Mexican soldiers on guard at Ciudad Juarez airport, where Guzman took off
He was recaptured in 2014 but it didn't last. And this time there was no doubt about how he fled. His brazen escape through a tunnel which his men had built right underneath his cell - and right under the noses of the authorities - was captured on CCTV, much to the humiliation of the government.

He was picked up again last year and since then has fought against extradition to the US on legal grounds, claiming he could face the death penalty in Texas. However, now, on the final day of the Obama Administration's time in office, the Mexican authorities denied his request and handed him to the Americans, saying they had received the necessary assurances that the extradition process did not infringe Guzman's human rights.

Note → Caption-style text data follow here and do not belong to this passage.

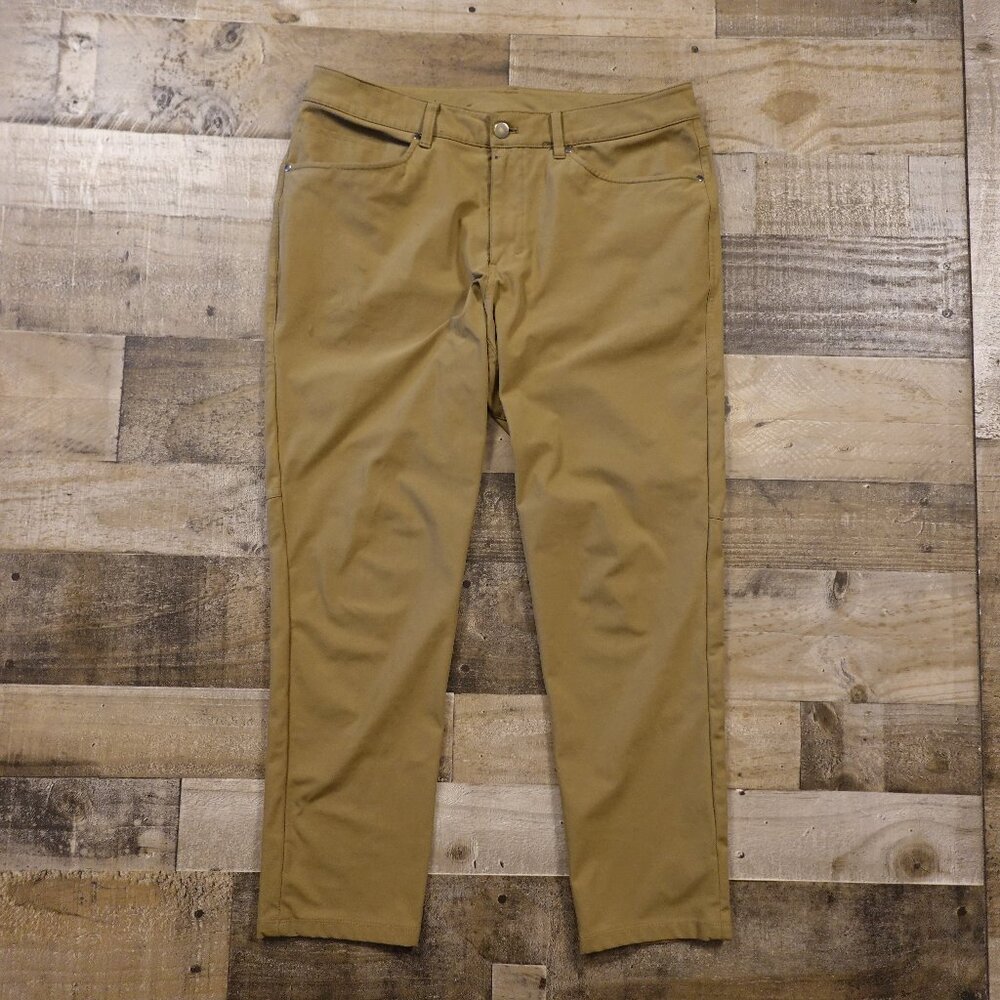 Lululemon ABC Pant Slim‎ Men’s 33x30 Artifact Brown Stretch Tech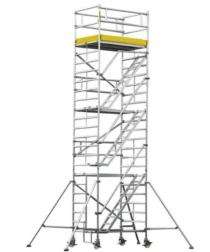 MSAFE 10.4 m Roller mounted Stairway Type Scaffolding Tower 1800 x 1350 mm 200 kg_0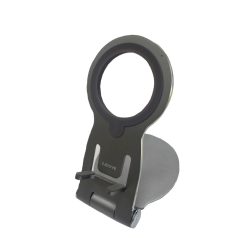   Asztali Okostelefon Tartó, alumínium, MagSafe töltő tartóval, 180°-ban dönthető, szürke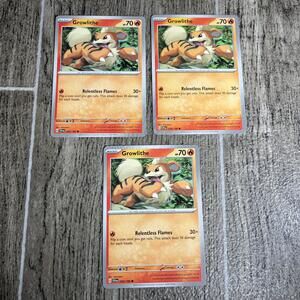 3x Pokemon Scarlet & Violet 030/198 Growlithe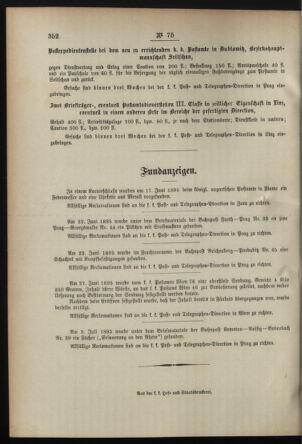 Post- und Telegraphen-Verordnungsblatt für das Verwaltungsgebiet des K.-K. Handelsministeriums 18950731 Seite: 4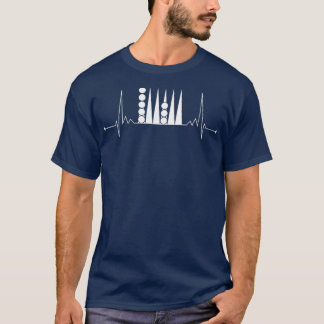 Backgammon Heartbeat Brettspiel Nacht 1 T-Shirt
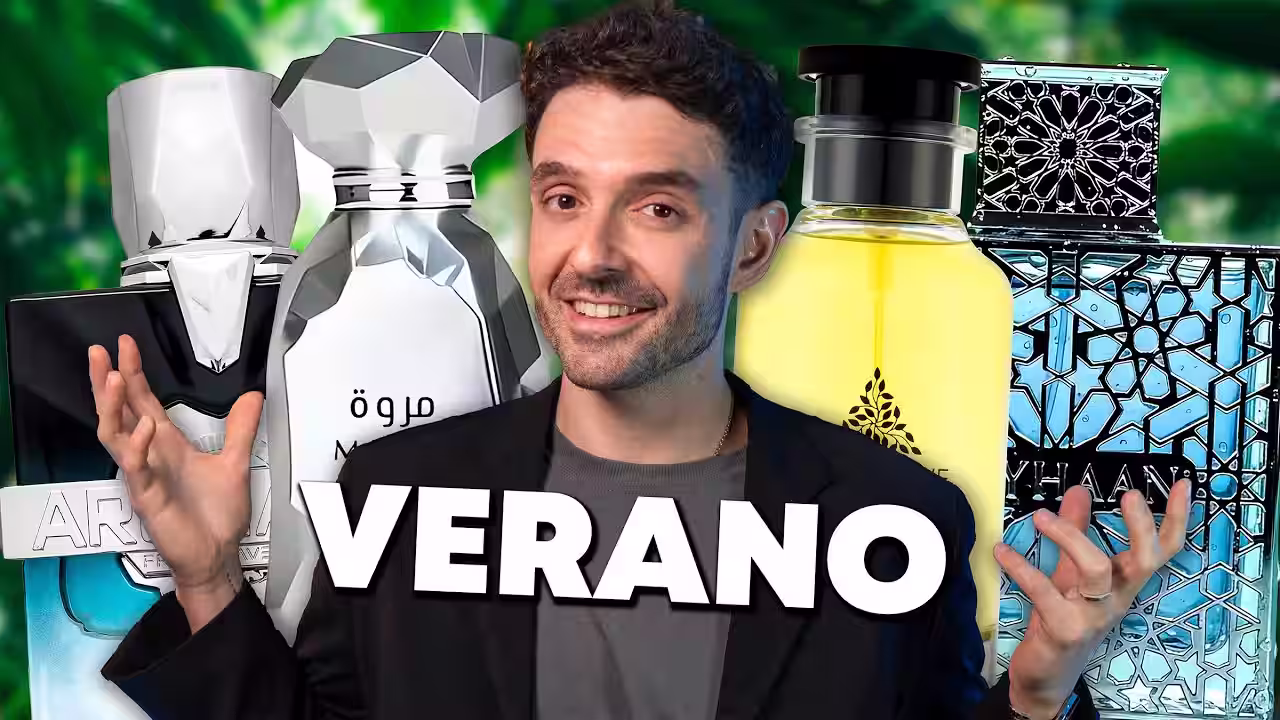 Max Fragance presentando su top 10 definitivo de clones frescos y economicos para soportar las altas temperaturas del verano.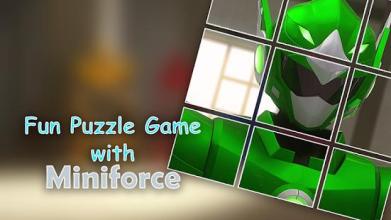 Mini Force Ranger Puzzle Game截图1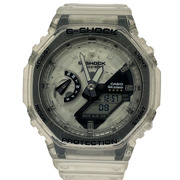 CASIO G-SHOCK 40周年記念モデル クリア REMIX QZ腕時計 GA-2140RX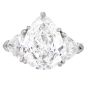 CARTIER 5.45 Carat Pear-Shaped Diamond Platinum Engagement Ring|DoverJewelry|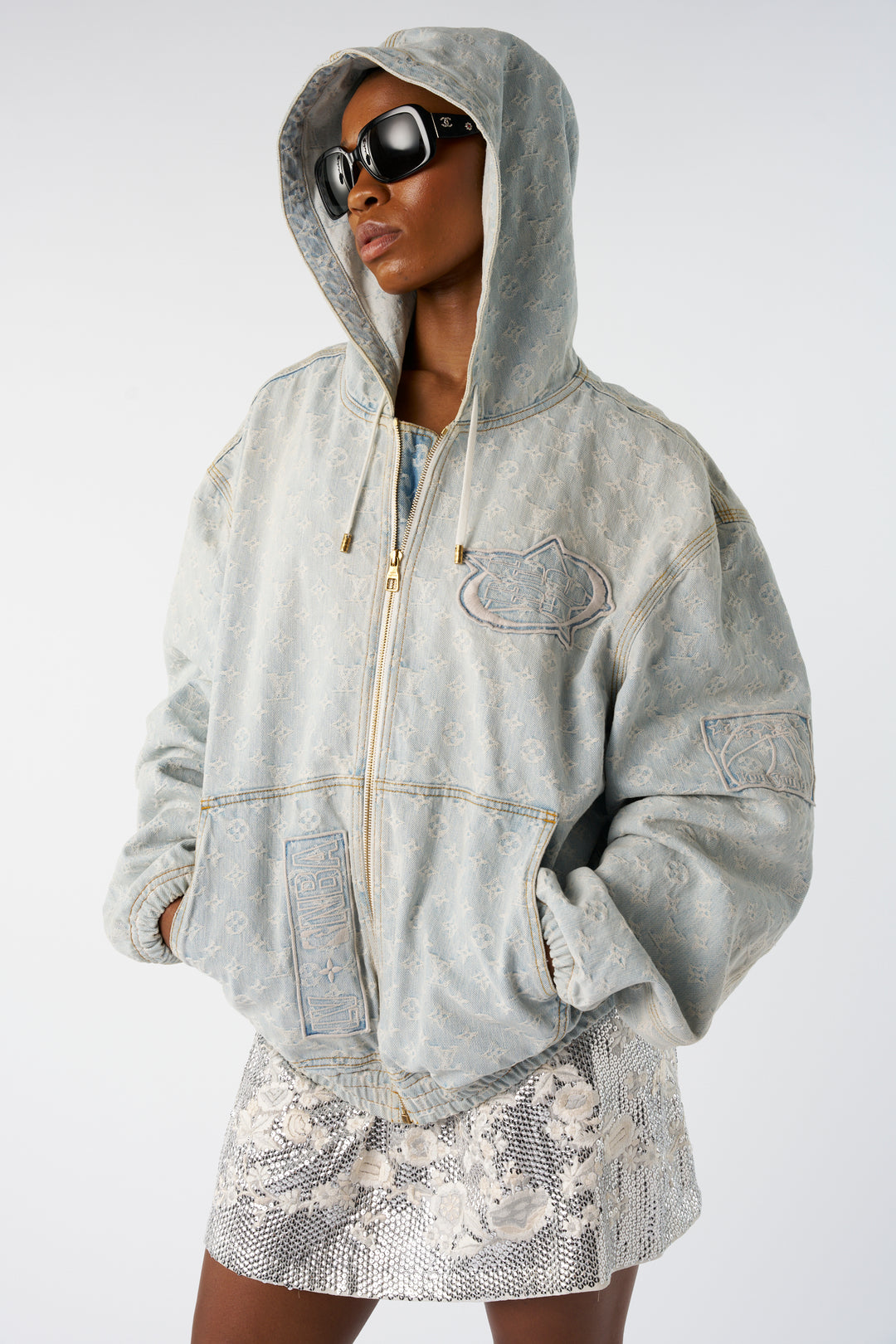 LOUIS VUITTON x NBA limited edition denim logo jacket – U & Moi
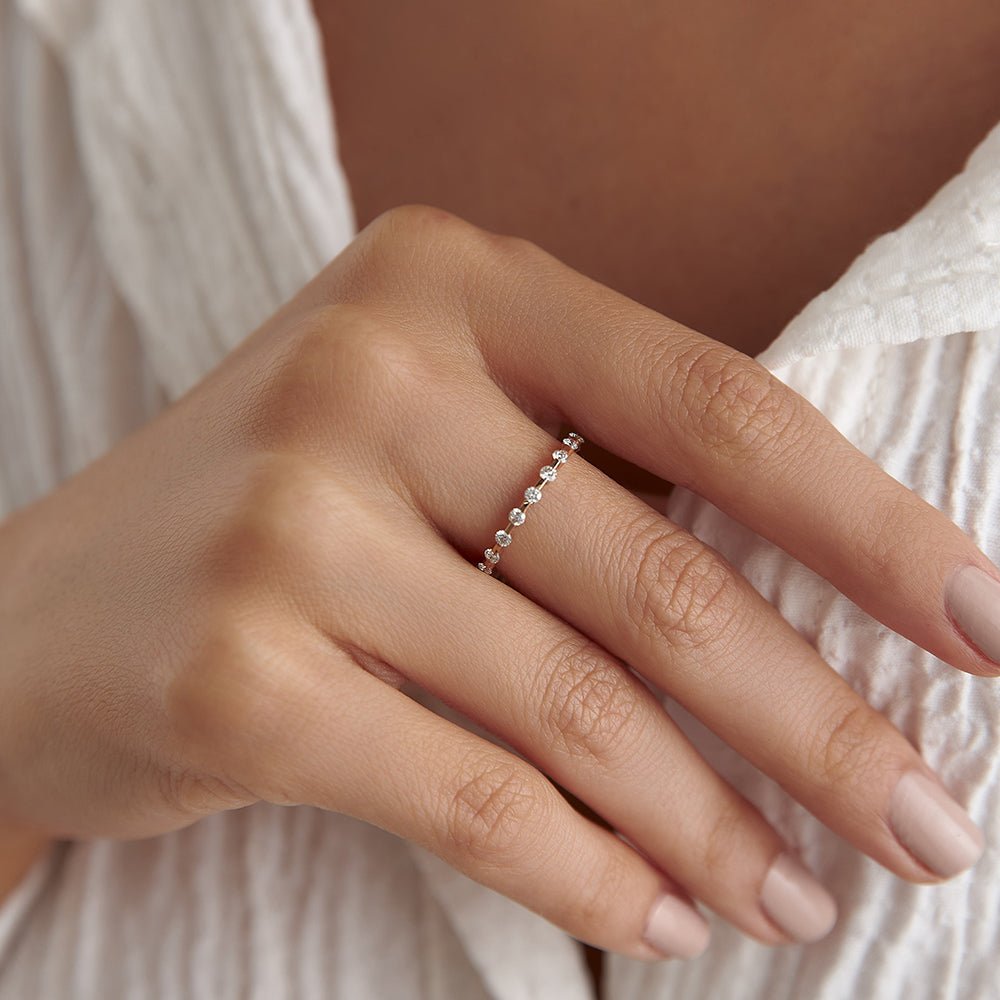 0.28 Karat Rose Altın Pırlantalı Vintage Tamtur Yüzük - RNF0015 | Ronaff Pırlanta | Tektaş Yüzük, Pırlanta Yüzük, Kolye, Küpe
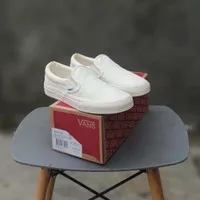 Sepatu Vans Slip On OG Classic Canvas Putih Casual Pria Wanita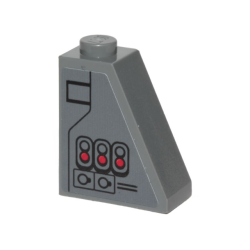 Slope 65 2 x 1 x 2 with Black Ace TIE Interceptor Pattern Model Right Side (Sticker) - Set 75242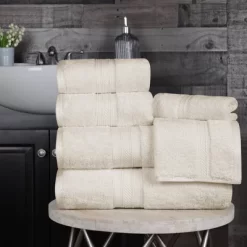 Classic Plush Absorbent 6-Piece Towel Set By Blue Nile Mills -Home Series Shop GUEST 2a85bc4b 35a6 41ca b6ec 2d0579ef0621
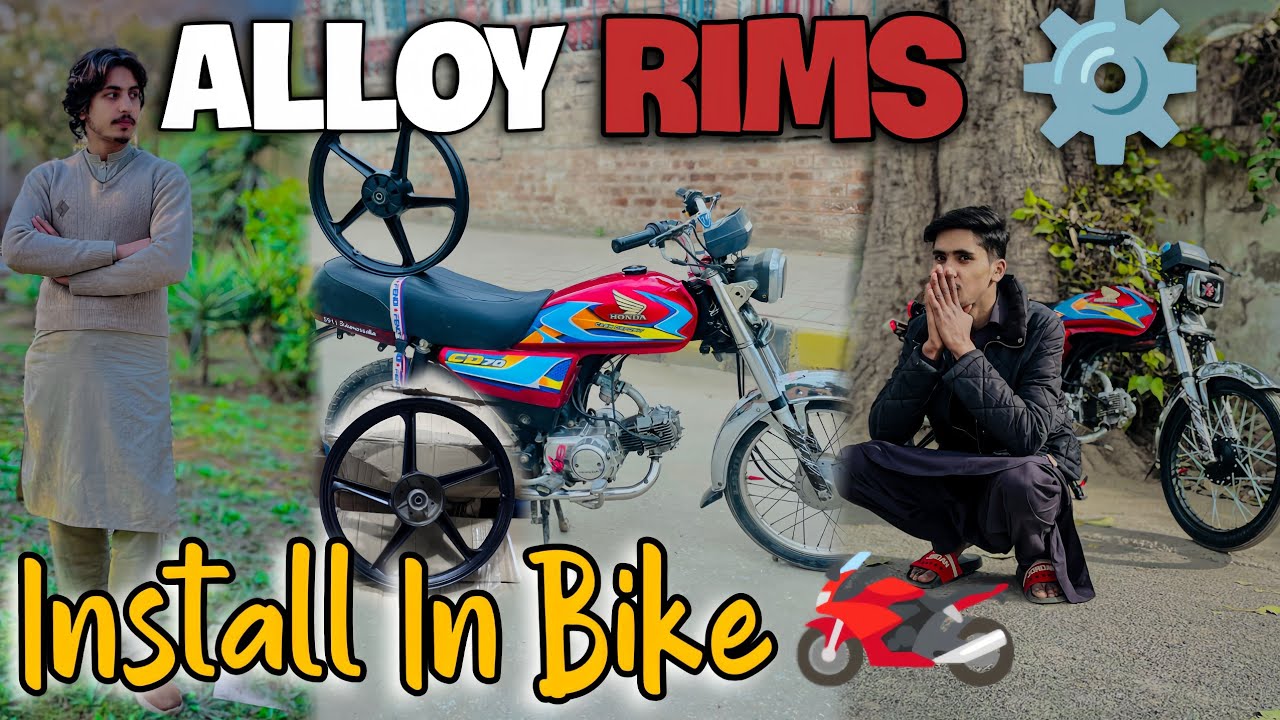 Alloy Rims Install in Bike | Full Step-by-Step Upgrade 🔧🏍️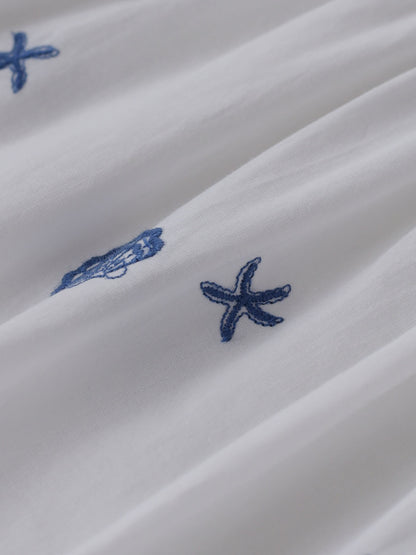 【Pre-order】Marina 原創貝殼刺繡吊帶連衣裙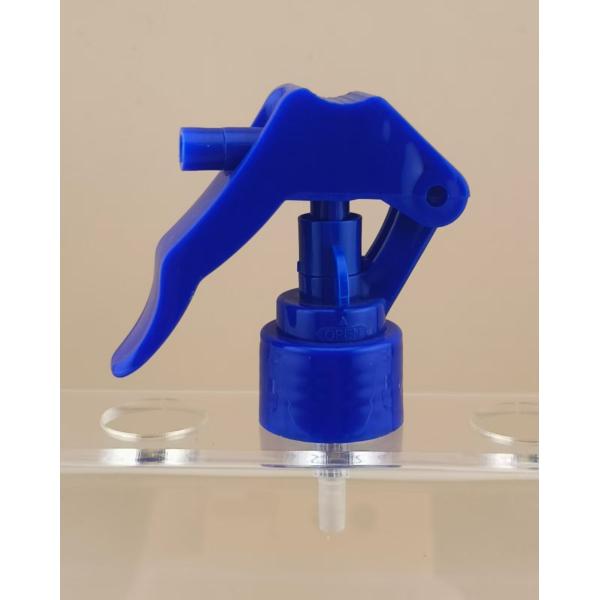 Solution de coiffure professionnelle Saphir bleu plastique mini pulvérisateur de déclenchement K603-1
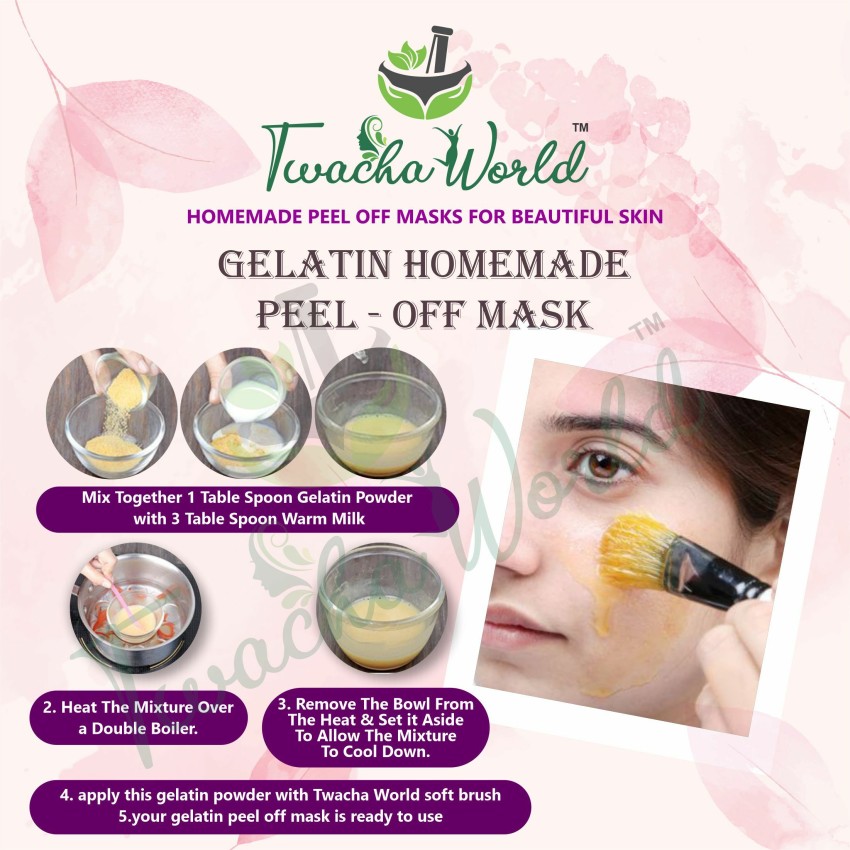 Aromatique Gelatin Powder For Face Mask Gelatin Powder for Facial Hair  Removal  200 Grams Wax  Price in India Buy Aromatique Gelatin Powder For  Face Mask Gelatin Powder for Facial Hair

It is now very unlikely that "El Chapo", surely the most notorious drug lord since Pablo Escobar, will ever again be a free man.
A federal indictment in the Eastern District of New York, where Guzman is expected to be prosecuted, accuses him of overseeing a trafficking cartel with thousands of members and billions of dollars in profits laundered back to Mexico, the Associated Press news agency reports.

It says Guzman and other members of the Sinaloa cartel employed hit men who carried out murders, kidnappings and acts of torture.
Mexican President Enrique Pena Nieto had initially resisted extraditing the cartel leader to the US, insisting that he should face justice at home.
But after Guzman was recaptured in January 2016, Pena Nieto changed his mind on extradition and ordered officials to speed up the process.